Parents of James Foley to Republicans: Stop Politicizing Our Son's Death
James Foley's parents have had enough.
Images of their son, a freelance photographer who was executed by the Islamic State in August in a widely circulated video, are being used in numerous political ads to attack Democratic candidates on national security issues.
John and Diane Foley spoke out after one commercial in their home state of New Hampshire used footage of their son taken from the IS video to call Sen. Jeanne Shaheen weak on foreign policy.
Take a look:
"I think it's deplorable and I think there should be an apology," John Foley told New England Cable News. Diane added, "It makes me very sad that people would use the brutality of our son's death for their own political purposes."
The ads in question come from Secure America Now, a conservative political action committee airing similar commercials in congressional races across the country.

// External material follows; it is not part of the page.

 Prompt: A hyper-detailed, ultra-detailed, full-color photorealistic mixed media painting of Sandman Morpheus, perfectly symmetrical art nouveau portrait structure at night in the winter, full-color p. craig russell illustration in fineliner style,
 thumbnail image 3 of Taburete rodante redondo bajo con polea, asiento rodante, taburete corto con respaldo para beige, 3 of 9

A spokesman for the group told NECN that there was no need for an apology, saying, "The image has appeared around the world millions of times. ...We meant no harm, we just took an image that is in public domain and used it."
A few individual candidates have used images from IS videos in their ad campaigns as well. Republican Wendy Rogers of Arizona, running for a U.S. House seat, used an image of Foley kneeling next to a masked IS militant with the words "Terrorist threats are growing" superimposed. Allen Weh, a Senate candidate from New Mexico, ran a similar ad.

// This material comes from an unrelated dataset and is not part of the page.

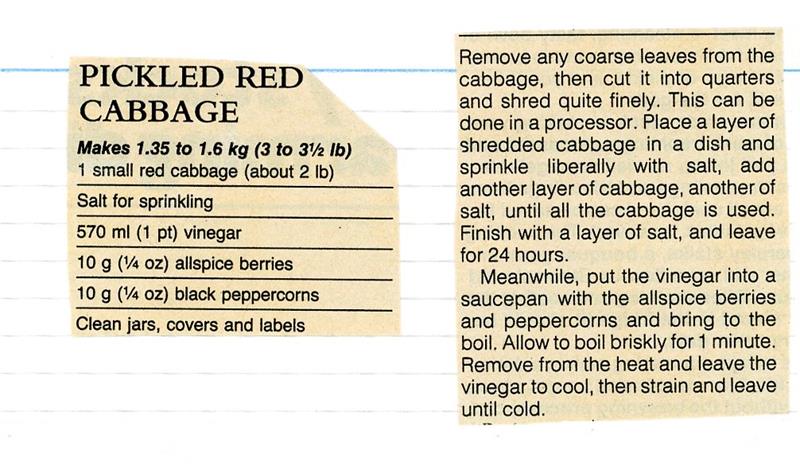 Scan 1 of 2 for Pickled Red Cabbage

The reasoning: In an election cycle that seemed like it would be completely focused on domestic issues like health care and the economy, the threat of IS (and, apparently, Ebola) as well as the subsequent U.S. military response have made foreign policy a much bigger issue.
In the minds of some candidates and committees, it seems, the best way to drive home the threat posed by this group is to visually remind voters of an American who was killed. But as Foley's parents protest, it's a cheap tactic with little regard for the effect such an ad can have on those who know any of IS's victims.
Secure America Now says they "meant no harm." But that's up to Foley's parents to decide.